** Start of Text block **

Tarot in Real Life: Queen’s Work Never Done!

Queen of Pentacles reflects on mothering.

Tarot in Real Life: Queen's Work Never Done! 1-Card Tarot Readings
Queen of Pentacles Universal Rider Waite Smith Tarot
Does Mother know best?

“There was never a child so lovely but his mother was glad to get him to sleep. “
-Ralph Waldo Emerson

When I draw for Everyday Tarot, I don’t ask for a personal message, although often I get one. I laughed, realizing this was the case when I pulled the Queen of Pentacles recently.

The Queen has long been what I consider a “personal card.” I have that Earthy, maternal vibe about me. Come to my house, and I will feed you! It’s what I do. So I always take extra note when this particular queen shows up.

Right now, I’m surrounded by multiple incarnations of “Mother.” The most dramatic–my Leo girl is home, following a year and a half far away. I’m finding it doesn’t take long to revisit that “Mom” place in your head. Not that I quit being a mom entirely of course, but it’s a much different experience without children nearby. The “Mother’s Brain” quiets some in ignorance of growing pains. You divert attention and keep on living, redecorating the now-empty nest.

As I’m telling my own mother, she’s telling me they are preparing to move away again. I get a twang of mixed feelings and sadness, because it’s all but physically impossible to stop feeling I eternally disappoint her. No one’s fault or plan, but still, my reality. We accept this and love each other, anyway.

** End of Text block **
** Start of Stored rows **

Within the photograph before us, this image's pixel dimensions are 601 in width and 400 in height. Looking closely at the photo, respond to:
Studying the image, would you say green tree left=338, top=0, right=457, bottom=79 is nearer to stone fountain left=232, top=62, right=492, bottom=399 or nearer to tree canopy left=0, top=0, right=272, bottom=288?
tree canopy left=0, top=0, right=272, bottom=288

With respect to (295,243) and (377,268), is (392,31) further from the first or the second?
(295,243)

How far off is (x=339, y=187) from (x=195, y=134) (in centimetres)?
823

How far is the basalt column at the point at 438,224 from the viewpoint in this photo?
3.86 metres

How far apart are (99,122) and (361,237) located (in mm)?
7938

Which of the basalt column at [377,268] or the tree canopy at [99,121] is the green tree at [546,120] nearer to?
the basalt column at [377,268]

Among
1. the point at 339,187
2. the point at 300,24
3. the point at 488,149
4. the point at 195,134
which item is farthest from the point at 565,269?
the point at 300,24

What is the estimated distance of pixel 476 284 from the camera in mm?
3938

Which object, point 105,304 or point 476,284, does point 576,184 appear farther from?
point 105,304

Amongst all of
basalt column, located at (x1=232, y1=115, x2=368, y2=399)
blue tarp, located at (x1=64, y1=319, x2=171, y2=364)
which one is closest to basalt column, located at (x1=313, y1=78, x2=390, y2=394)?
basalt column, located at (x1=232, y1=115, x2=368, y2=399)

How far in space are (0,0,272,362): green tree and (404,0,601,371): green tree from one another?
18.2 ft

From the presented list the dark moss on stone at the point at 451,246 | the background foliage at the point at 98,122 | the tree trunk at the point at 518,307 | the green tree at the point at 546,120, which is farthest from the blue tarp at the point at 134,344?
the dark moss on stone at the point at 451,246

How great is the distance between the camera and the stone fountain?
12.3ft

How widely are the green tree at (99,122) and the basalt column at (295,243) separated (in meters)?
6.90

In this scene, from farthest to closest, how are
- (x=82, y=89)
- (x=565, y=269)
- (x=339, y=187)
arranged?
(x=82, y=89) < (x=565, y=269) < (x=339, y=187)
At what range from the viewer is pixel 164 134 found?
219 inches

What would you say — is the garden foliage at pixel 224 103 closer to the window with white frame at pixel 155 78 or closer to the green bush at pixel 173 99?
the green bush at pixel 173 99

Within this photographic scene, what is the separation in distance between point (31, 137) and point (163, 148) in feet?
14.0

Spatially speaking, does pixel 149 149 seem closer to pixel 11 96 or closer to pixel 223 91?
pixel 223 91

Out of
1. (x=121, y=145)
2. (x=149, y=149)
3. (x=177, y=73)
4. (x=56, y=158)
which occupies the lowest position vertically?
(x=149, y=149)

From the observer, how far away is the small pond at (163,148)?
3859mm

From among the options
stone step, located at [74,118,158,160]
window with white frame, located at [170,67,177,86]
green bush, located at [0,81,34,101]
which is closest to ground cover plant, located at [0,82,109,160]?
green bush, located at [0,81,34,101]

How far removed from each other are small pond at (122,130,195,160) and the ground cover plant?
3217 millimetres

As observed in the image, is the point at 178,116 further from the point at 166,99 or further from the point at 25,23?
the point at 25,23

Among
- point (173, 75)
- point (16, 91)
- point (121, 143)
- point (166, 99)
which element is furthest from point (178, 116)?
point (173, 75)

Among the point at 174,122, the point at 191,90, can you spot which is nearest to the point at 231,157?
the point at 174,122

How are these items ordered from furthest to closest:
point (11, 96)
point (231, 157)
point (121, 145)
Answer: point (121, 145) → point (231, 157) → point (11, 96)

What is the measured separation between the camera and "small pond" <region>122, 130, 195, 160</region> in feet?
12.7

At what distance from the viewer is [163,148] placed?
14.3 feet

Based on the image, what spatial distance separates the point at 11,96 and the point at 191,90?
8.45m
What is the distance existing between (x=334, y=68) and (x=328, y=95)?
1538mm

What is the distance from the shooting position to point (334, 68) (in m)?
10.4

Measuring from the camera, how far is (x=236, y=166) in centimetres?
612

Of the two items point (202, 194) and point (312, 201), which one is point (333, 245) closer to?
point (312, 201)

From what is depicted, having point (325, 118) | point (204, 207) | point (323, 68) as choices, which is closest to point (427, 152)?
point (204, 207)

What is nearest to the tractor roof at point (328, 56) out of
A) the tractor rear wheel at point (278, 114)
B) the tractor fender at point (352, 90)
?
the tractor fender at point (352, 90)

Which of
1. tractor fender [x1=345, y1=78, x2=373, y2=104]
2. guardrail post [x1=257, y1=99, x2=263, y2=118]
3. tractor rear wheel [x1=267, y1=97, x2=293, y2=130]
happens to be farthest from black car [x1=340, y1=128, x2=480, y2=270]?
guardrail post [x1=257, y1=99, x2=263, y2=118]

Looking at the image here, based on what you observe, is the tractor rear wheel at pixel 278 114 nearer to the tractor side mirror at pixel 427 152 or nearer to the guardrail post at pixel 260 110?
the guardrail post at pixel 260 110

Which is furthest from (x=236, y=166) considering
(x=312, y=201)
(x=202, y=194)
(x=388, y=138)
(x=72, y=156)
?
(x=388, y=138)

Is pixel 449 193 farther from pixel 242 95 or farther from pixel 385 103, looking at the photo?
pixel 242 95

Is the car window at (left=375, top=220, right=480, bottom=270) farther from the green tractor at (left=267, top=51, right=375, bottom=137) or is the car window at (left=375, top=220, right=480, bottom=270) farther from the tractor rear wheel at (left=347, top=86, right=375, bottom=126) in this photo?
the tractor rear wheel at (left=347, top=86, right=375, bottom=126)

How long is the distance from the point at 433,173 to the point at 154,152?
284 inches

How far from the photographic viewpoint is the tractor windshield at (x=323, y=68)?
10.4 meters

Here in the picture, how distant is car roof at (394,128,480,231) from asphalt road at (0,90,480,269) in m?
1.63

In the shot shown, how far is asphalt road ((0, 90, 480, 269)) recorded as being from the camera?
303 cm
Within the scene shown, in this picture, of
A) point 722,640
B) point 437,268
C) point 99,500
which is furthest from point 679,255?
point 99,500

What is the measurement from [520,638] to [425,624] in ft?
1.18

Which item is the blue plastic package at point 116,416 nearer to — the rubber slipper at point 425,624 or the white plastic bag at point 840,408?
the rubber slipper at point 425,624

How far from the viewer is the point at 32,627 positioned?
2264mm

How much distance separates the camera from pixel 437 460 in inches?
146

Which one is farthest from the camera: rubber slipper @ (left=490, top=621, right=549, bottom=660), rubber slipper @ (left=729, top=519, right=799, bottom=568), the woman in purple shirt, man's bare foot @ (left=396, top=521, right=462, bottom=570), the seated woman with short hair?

** End of Stored rows **

Required task 1. In the tarot post, how long had the writer's Leo girl been far away before coming home?
Required task 2. Pick up the tarot post on the Queen of Pentacles after its final sentence and carry it forward.

Exercise answer 1. A year and a half.

Exercise answer 2.
The Queen does highlight my path of the last few of years–over and again, I’ve found myself choosing whom and how I will mother. Be it with family, friends or even Tarot clients, the caretaking questions remain salient. I’m mostly comfortable with where the answers have landed, but I know, there are more layers to delve. Reviewing lessons, just as I”m moving into the end of my own reproductive cycle. On cue? I’m thinking, yeah.

Tarot in Real Life: Queen's Work Never Done! 1-Card Tarot Readings

At one point in my life, awareness of a need for mothering would have been all it took for me to feel compelled to mother. Now, though, I’m far more selfish in evaluating. I ask, “Is this my responsibility? What is the cost, to me and my loved ones? Am I up for doing the job, well and as long as needed?” I don’t think I’m somehow less, that I have a bigger list of considerations now. I’ve just discovered (for me, at least), there’s a bottom to the wellspring of maternal compassion–a realization simultaneously disturbing and relieving, if you want to know the truth. It’s hard work being endlessly giving, man.

What I do know–for those whom I mother in whatever capacity, I’ll give my best. I can’t imagine doing anything less. Perhaps that’s good cause to be discriminating. I want my energy to matter, however I spend it. And as we’ve been saying, that trusting others to care for themselves thing? Total act of faith. I’m coming by more of that, everyday.

You feeling maternal?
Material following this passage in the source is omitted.